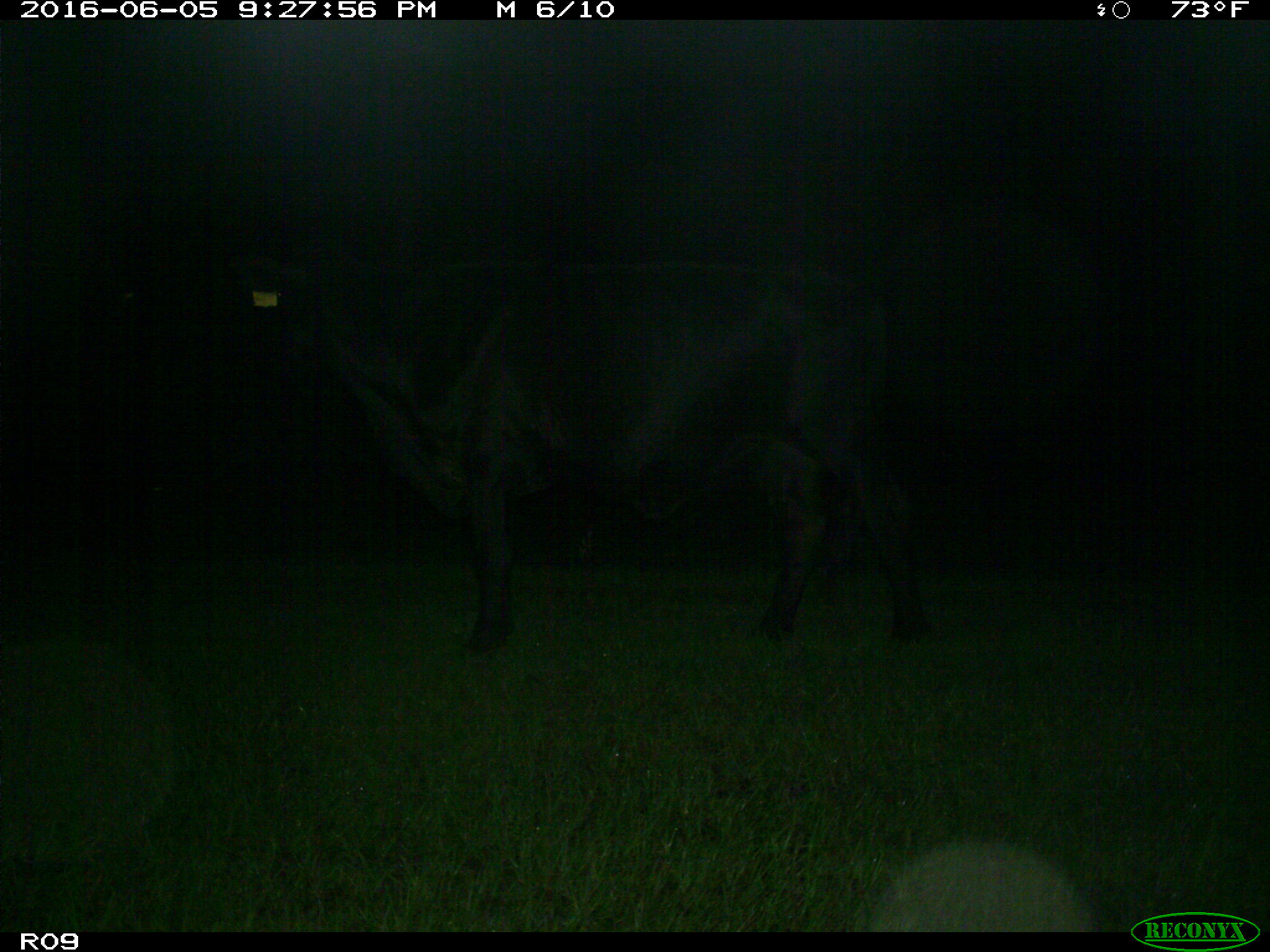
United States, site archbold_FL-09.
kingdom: Animalia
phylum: Chordata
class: Mammalia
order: Artiodactyla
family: Bovidae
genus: Bos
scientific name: Bos taurus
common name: domestic cow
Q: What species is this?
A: Bos taurus (domestic cow).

### TASK STATEMENT
Without the pictures, reproduce every record exactly as it appears above.

### RESPONSE BOX
United States, site archbold_FL-09.
kingdom: Animalia
phylum: Chordata
class: Mammalia
order: Artiodactyla
family: Bovidae
genus: Bos
scientific name: Bos taurus
common name: domestic cow
Q: What species is this?
A: Bos taurus (domestic cow).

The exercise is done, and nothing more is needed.